Novice here, this was a warning that I came across while running fgsea, which resulted in the final GSEA plot missing some bars.
my question is, how best should i "normalize" my log2FC statistic so the distribution would not cause such warnings
2: In fgseaMultilevel(fgsea_sets, stats = ranks.combined.pari.old, : There were 17 pathways for which P-values were not calculated properly due to unbalanced (positive and negative) gene-level statistic values. For such pathways pval, padj, NES, log2err are set to NA. You can try to increase the value of the argument nPermSimple (for example set it nPermSimple = 10000000)
FYI i did hist(data$avgLog2FC) and it looks like the attached picture if that helps. Much thanks in advance!
You have somewhere around 6000 genes with a logFC between 3 - 3.5? That seems .... odd.
Hi James, thanks for your time! It seems that the peak near 3.5 are genes with pct 1 and 2 as 0 (and could be easily fixed by the FindMarkers argument min.pct = 0.01). Out of curiosity, why would the avg_log2FC still have a value? I used MAST
I am not familiar with
MAST
, so cannot say why. But filtering seems appropriate.This could be artifact from zeroes/pseudocounts. Could be large difference in sequencing depth and read counts per cell between the populations. Anyway, yes, it's not a good ranking distribution.

Available data →
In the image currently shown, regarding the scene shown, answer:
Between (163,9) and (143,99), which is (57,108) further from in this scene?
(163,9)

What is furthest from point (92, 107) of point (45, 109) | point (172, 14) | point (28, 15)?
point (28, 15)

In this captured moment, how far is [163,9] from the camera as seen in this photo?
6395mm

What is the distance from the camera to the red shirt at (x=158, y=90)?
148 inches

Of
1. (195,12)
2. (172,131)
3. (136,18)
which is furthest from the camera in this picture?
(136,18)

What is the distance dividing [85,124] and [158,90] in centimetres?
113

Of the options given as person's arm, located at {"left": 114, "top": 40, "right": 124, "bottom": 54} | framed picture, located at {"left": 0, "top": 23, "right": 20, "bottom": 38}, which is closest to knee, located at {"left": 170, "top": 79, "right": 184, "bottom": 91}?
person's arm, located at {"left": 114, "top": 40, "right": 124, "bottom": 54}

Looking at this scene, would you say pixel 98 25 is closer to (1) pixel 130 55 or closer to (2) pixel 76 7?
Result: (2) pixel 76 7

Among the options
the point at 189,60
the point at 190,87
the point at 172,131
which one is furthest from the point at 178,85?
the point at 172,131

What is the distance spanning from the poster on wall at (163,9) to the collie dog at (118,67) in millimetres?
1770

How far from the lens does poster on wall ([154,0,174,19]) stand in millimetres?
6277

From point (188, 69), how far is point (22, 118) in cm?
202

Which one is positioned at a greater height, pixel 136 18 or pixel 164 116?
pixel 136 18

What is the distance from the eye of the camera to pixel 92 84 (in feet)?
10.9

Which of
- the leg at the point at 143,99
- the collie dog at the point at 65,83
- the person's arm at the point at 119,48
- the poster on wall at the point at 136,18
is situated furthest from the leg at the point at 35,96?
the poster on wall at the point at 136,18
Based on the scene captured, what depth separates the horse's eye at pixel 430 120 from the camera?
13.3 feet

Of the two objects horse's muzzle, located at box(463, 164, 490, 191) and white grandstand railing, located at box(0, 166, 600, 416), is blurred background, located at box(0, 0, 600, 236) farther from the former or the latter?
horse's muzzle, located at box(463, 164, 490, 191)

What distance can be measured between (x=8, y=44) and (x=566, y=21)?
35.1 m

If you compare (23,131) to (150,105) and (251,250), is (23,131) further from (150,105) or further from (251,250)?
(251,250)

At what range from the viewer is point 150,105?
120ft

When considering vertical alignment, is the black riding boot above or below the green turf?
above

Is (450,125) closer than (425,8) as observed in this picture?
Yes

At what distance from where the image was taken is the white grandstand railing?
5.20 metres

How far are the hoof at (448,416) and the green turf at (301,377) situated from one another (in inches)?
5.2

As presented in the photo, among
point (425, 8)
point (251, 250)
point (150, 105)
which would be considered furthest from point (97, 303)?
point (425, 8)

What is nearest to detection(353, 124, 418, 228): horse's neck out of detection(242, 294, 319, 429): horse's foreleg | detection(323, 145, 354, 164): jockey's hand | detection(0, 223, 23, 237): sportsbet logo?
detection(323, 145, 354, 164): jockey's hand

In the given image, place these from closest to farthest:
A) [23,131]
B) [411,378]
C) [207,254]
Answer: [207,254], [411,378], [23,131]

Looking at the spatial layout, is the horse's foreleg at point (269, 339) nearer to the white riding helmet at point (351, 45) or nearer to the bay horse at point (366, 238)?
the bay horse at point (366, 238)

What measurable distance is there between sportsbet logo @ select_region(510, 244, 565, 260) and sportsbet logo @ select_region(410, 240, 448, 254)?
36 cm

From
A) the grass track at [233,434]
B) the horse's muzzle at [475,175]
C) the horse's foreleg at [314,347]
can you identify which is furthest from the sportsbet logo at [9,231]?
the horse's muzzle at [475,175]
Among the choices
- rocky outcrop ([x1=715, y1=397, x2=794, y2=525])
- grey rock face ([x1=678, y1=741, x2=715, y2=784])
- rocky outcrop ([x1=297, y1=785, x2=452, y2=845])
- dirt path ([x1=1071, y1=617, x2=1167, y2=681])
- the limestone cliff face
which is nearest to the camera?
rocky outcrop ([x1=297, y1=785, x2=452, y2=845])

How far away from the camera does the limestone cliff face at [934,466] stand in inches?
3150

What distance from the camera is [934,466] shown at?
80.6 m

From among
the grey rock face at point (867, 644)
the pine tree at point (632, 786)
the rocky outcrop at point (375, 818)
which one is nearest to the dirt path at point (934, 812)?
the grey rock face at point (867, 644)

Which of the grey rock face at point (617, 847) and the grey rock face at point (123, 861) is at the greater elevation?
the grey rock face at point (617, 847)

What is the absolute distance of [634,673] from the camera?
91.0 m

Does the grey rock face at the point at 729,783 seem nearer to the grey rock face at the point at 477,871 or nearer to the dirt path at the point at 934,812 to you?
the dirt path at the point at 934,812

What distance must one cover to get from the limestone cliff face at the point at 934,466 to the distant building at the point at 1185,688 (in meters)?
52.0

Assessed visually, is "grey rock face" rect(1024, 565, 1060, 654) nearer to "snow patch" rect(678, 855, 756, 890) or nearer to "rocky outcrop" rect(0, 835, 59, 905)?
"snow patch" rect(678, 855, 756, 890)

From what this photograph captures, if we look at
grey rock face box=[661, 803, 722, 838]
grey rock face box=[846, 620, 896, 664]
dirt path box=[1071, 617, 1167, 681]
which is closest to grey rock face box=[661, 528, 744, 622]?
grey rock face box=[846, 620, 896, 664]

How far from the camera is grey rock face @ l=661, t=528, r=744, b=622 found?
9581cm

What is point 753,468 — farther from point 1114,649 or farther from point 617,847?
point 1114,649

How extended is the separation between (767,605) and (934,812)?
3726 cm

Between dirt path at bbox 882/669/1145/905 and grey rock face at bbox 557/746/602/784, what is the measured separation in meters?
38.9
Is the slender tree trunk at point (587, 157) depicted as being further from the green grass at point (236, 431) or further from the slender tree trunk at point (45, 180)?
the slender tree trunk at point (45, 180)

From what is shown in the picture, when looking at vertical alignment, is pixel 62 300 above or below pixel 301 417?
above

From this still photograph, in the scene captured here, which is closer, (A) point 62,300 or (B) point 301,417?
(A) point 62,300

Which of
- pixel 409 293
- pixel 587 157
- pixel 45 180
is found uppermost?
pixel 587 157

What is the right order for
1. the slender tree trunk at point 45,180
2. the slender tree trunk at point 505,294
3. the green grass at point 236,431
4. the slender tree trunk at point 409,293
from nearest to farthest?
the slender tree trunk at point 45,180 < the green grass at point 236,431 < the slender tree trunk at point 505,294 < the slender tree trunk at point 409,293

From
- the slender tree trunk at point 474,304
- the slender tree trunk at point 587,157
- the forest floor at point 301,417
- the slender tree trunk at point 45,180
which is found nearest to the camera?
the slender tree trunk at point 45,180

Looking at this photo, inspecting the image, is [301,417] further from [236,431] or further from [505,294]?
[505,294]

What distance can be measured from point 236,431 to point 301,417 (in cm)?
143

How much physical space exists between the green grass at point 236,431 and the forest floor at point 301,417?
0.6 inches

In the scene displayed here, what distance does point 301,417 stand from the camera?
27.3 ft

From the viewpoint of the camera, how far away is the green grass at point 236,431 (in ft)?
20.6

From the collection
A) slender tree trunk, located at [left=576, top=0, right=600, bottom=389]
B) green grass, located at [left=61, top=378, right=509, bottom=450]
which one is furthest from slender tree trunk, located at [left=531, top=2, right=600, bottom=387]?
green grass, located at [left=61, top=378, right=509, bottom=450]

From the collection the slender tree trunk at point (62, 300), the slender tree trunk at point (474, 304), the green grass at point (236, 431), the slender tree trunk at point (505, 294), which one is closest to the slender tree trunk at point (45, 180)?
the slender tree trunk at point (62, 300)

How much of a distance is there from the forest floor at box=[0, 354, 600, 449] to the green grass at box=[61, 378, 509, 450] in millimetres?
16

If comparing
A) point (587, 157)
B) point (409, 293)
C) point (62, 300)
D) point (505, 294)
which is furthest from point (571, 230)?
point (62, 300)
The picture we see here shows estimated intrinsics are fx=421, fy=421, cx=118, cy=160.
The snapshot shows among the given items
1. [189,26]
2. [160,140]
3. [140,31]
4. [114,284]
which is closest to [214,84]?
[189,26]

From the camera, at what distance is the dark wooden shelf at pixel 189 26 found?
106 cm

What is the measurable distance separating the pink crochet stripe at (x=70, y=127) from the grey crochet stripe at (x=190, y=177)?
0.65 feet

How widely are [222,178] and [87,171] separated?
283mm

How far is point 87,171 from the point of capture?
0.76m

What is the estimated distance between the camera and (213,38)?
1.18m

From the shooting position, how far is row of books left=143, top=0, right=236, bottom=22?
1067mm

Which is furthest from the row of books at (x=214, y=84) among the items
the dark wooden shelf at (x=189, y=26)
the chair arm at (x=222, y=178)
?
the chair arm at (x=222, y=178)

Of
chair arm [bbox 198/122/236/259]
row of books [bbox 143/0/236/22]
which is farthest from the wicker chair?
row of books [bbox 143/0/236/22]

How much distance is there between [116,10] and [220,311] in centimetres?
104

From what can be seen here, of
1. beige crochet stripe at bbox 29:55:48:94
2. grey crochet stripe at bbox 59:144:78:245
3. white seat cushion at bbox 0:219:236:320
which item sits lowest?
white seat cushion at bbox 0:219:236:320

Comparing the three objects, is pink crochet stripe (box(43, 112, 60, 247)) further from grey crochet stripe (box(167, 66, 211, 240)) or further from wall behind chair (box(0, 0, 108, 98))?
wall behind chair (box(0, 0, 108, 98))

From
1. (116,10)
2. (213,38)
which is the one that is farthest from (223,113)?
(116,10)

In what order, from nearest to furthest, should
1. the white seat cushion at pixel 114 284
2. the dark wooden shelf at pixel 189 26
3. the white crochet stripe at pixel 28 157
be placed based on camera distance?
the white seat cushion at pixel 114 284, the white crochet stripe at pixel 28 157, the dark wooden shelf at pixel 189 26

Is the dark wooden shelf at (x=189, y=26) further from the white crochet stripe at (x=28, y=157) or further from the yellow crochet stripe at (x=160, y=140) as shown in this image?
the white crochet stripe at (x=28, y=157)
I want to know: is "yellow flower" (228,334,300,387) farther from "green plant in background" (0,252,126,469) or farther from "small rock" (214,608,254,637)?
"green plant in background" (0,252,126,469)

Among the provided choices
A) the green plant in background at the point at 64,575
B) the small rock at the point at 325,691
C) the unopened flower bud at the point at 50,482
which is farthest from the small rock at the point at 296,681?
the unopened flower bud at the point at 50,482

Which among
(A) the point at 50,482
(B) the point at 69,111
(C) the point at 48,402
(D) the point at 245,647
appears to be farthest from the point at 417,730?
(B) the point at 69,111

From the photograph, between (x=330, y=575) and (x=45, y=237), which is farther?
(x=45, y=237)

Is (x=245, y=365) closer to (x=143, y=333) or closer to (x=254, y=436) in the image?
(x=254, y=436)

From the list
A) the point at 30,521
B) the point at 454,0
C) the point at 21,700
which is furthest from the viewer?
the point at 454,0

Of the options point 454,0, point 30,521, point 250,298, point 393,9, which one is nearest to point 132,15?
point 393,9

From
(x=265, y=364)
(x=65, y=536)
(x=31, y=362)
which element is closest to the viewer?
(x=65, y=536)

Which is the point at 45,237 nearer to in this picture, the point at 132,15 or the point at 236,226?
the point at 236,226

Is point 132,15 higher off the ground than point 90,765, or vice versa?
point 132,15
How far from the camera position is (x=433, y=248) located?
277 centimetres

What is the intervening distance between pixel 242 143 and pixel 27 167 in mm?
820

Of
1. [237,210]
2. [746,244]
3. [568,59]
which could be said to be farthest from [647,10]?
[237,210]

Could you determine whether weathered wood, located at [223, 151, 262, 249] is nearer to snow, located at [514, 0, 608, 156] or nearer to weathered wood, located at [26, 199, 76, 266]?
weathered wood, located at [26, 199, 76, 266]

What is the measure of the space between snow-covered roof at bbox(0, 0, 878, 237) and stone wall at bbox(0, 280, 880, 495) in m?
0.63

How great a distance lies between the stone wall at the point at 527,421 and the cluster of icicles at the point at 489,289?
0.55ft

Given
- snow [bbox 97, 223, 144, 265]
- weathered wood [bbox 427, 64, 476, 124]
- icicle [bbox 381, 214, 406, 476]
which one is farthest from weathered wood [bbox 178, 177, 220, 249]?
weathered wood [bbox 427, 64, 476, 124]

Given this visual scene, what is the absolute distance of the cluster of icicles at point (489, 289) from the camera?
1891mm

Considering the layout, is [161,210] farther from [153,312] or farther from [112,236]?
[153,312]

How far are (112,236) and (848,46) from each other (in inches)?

Required action A → According to the warning in the fgsea thread, which values are set to NA for the affected pathways? List each one.
Required action B → Quote everything in the fgsea thread from "Novice here, this" down to "nPermSimple = 10000000)".
The records are separate material from the fgsea thread.

Task result A → pval, padj, NES, log2err

Task result B →
Novice here, this was a warning that I came across while running fgsea, which resulted in the final GSEA plot missing some bars.
my question is, how best should i "normalize" my log2FC statistic so the distribution would not cause such warnings
2: In fgseaMultilevel(fgsea_sets, stats = ranks.combined.pari.old, : There were 17 pathways for which P-values were not calculated properly due to unbalanced (positive and negative) gene-level statistic values. For such pathways pval, padj, NES, log2err are set to NA. You can try to increase the value of the argument nPermSimple (for example set it nPermSimple = 10000000)